• Document passage:

--- START ---

Stabilization of HIF-1α by nickel compounds is well documented [25, 170, 195–197]. NiCl₂ exposure significantly increased the protein levels of HIF-1α, which was associated with E-cadherin repression in BEAS-2B cells [25]. ShRNA-mediated HIF1α knockdown in BEAS-2B cells diminished NiCl₂-induced E-cadherin downregulation and fibronectin upregulation, suggesting a role for HIF-1 signaling in NiCl₂-induced EMT in the lung [25]. Nano-NiO exposure increased the levels of HIF-1α and TGF-β1 in human fetal lung fibroblasts, which contributed to the development of pulmonary fibrosis [77]. Exposure of human fetal lung fibroblast cells to HIF1-α inhibitor 2-deoxy-d-glucose (2-DG) reduced the nano-NiO-induced overexpression of TGF-β1. On the other hand, TGF-β-Smad inhibitor treatment diminished the nano-NiO-induced increase in HIF-1α protein levels [77]. This suggests a synergistic interaction between the HIF-1 and TGF-β signaling pathways in the development of nickel-induced pulmonary fibrosis [77]. Although the role of HIF-1 signaling in nickel-induced EMT has not been extensively investigated, given the well-established role of HIF-1 signaling in EMT induction, it is reasonable to speculate that HIF-1α stabilization by nickel exposure could play a major role in EMT induction.

--- END ---

• Instructions:
A – Using the passage on nickel and HIF-1α, explain in one to three sentences why it proposes a synergistic interaction between the HIF-1 and TGF-β signaling pathways in nickel-induced pulmonary fibrosis.
B – Decide whether each statement agrees with the passage on nickel and HIF-1α. Answer yes or no for each, and quote the deciding words from the passage. (i) NiCl₂ exposure lowered HIF-1α protein levels in BEAS-2B cells. (ii) Treating human fetal lung fibroblast cells with 2-DG reduced the nano-NiO-induced overexpression of TGF-β1. (iii) The role of HIF-1 signaling in nickel-induced EMT has been investigated extensively.

• Data segment:
--- START ---

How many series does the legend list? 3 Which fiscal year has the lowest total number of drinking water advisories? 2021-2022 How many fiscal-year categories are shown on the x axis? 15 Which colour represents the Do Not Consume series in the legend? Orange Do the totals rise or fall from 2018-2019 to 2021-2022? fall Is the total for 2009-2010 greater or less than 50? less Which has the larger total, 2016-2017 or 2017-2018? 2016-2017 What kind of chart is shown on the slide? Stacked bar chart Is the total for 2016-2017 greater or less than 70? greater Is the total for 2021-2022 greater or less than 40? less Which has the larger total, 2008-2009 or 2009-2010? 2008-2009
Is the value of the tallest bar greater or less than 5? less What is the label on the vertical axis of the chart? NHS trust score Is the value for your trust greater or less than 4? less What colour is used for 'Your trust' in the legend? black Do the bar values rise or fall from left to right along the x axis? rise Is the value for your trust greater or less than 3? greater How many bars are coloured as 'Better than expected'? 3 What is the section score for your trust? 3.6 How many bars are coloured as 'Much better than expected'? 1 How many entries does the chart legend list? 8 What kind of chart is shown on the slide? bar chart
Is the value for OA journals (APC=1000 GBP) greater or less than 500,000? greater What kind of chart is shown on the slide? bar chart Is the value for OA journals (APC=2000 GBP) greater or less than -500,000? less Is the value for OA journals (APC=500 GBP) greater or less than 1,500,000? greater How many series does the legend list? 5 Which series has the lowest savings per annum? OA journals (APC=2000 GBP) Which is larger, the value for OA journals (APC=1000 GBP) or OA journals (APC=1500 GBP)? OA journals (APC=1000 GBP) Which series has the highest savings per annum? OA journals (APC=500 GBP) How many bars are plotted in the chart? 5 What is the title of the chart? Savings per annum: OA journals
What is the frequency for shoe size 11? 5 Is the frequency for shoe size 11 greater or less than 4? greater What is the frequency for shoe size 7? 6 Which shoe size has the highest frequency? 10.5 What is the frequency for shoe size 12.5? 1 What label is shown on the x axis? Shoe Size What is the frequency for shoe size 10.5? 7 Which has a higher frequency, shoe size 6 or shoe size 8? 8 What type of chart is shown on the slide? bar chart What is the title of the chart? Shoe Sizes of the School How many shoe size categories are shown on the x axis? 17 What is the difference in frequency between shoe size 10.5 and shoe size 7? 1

--- END ---

• Exercise answers:
A – Each pathway's inhibitor dampened the other pathway's nano-NiO-induced response. The HIF-1α inhibitor 2-DG reduced the nano-NiO-induced overexpression of TGF-β1 in human fetal lung fibroblasts, and the TGF-β-Smad inhibitor diminished the nano-NiO-induced increase in HIF-1α protein levels.

B –
(i) No: "NiCl₂ exposure significantly increased the protein levels of HIF-1α"
(ii) Yes: "Exposure of human fetal lung fibroblast cells to HIF1-α inhibitor 2-deoxy-d-glucose (2-DG) reduced the nano-NiO-induced overexpression of TGF-β1."
(iii) No: "the role of HIF-1 signaling in nickel-induced EMT has not been extensively investigated"